You can apply Newton's method to $f$ and globalize it using a linesearch, e.g., an Armijo linesearch. The procedure is as follows:

  1. At $x_k$ compute Newton's direction by solving $\nabla^2 f(x_k) d_k = -\nabla f(x_k)$. Because of the form of $\nabla^2 f(x_k)$, it may be necessary to modify it to ensure that $d_k$ is a descent direction. Locally, assuming you are close to a minimizer, it shouldn't be necessary to modify.
  2. Compute a step size $t \in (0, 1]$ such that $$ f(x_k + t d_k) \leq f(x_k) + \alpha t \nabla f(x_k)^T d_k $$ starting from $t=1$ and halving $t$ until the inequality is satisfied. If $d_k$ is a descent direction, this procedure is guaranteed to succeed.
  3. Set $x_{k+1} = x_k + t d_k$.

The advantage of this approach is that if you converge to a minimizer where $\nabla^2 f$ is positive definite, you retain Newton's quadratic convergence locally. That is because you can guarantee that $t=1$ at all iterations asymptotically.
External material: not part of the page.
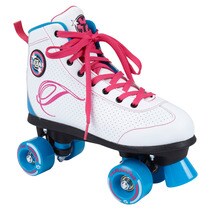 Tijuana Roller Disco in-line skates
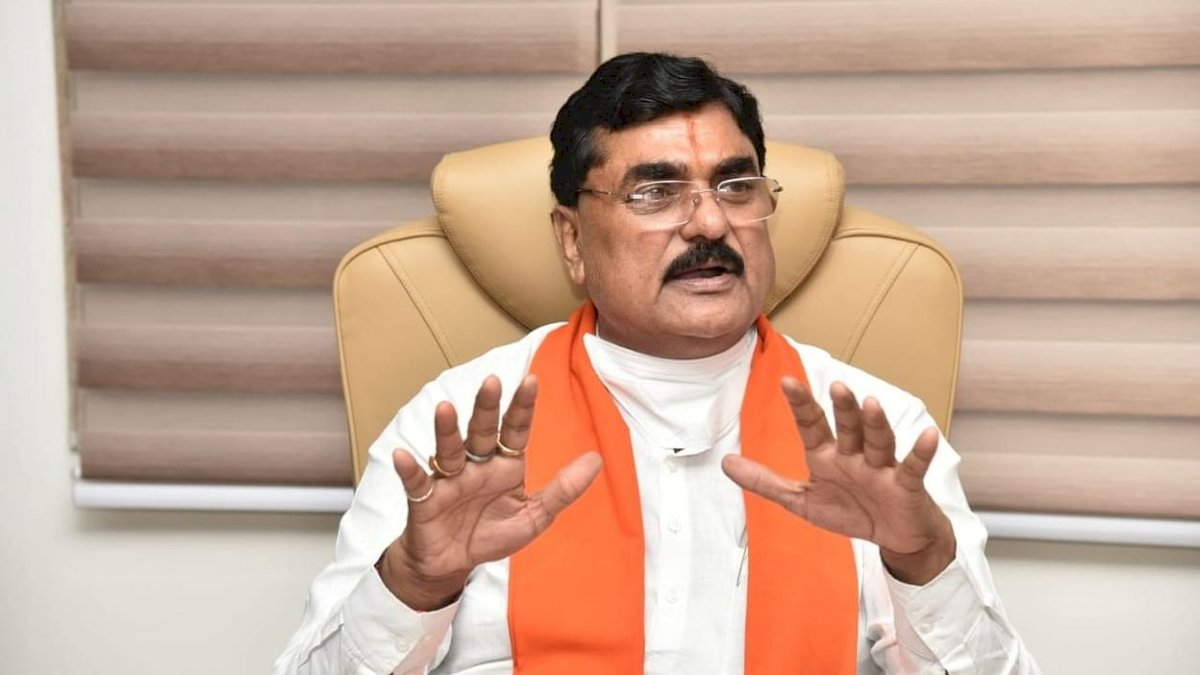 मंडी कर्मचारियों के लिए 25 लाख के आर्थिक मुआवज़े का एलान, फसल उपार्जन के दौरान कोरोना संक्रमण पर सहायता का भरोसा मंडी कर्मचारियों के लिए 25 लाख के आर्थिक मुआवज़े का एलान, फसल उपार्जन के दौरान कोरोना संक्रमण पर सहायता का भरोसा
The drawback of this approach is that you may converge to a stationary point $x^*$ of $f$ (perhaps even a minimizer) where $F(x) \not = 0$. This can only happen if $J(x^*)$ is rank deficient. If you can ensure that $J$ always has full rank, the procedure is sound. If not and you hit a spurious solution, one workaround is to start the minimization from another initial guess. Another workaround is to apply a deflation technique to remove this minimizer from the problem.

If you were talking about Newton's method for optimization, the procedure is identical except that you would use the objective $f$ defined in your problem.

Most optimization methods are local in nature and must be globalized using a linesearch. There exist other globalization methods (trust regions, homotopy, $\dots$) but the idea is the same.